Câmara Criminal rejeita recurso e preserva qualificadoras de motivo torpe e surpresa à vítima
A 3ª Câmara Criminal do Tribunal de Justiça de Mato Grosso do Sul manteve a decisão que pronunciou G. M. M. por homicídio qualificado, rejeitando recurso em sentido estrito que buscava a impronúncia ou, subsidiariamente, o afastamento das qualificadoras. O julgamento foi unânime, seguindo o voto do relator, desembargador Luiz Claudio Bonassini da Silva .
Indícios suficientes autorizam submissão ao Júri
No recurso, a defesa sustentou a inexistência de provas suficientes de autoria. Entretanto, o colegiado destacou que a decisão de pronúncia exige apenas prova da materialidade e indícios suficientes de autoria, por se tratar de juízo de admissibilidade da acusação, conforme o artigo 413 do Código de Processo Penal.
Segundo o acórdão, os autos reúnem elementos indiciários aptos a justificar a submissão do réu a julgamento pelo Tribunal do Júri, especialmente dados extraídos de aparelho celular apreendido, que indicariam envolvimento com tráfico de drogas, posse de arma de fogo e possível motivação ligada ao crime investigado.
Qualificadoras não podem ser afastadas nesta fase
A Câmara também afastou o pedido de exclusão das qualificadoras do motivo torpe e do recurso que dificultou ou tornou impossível a defesa da vítima.

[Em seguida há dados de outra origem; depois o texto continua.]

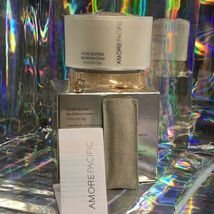 SEALED Amorepacific Future Response Age Defense Creme & Serum+ 8mL SPF30 +Bonus image 8
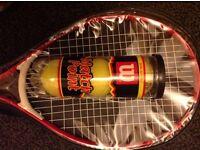 Children's Toy Tennis Rackets & Tennis Balls set - suitable tree present - Excellent Condition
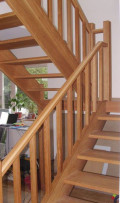 Лестница из дерева 15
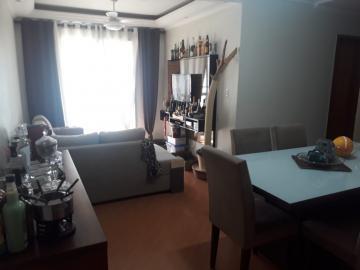 Alugar Apartamento / Padrão em Osasco. apenas R$ 307.400,00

Conforme o relator, a jurisprudência do STF e do STJ é pacífica no sentido de que qualificadoras somente podem ser afastadas na pronúncia quando manifestamente improcedentes, o que não se verificou no caso.
De acordo com a decisão, há lastro probatório mínimo indicando que o crime teria sido motivado por disputa relacionada a entorpecentes e cometido de forma a surpreender a vítima, circunstâncias que devem ser analisadas pelo Conselho de Sentença, juiz natural da causa.
Com a manutenção da pronúncia, G. M. M. será submetido a julgamento pelo Tribunal do Júri, que decidirá sobre a responsabilidade penal e a eventual incidência das qualificadoras descritas na denúncia.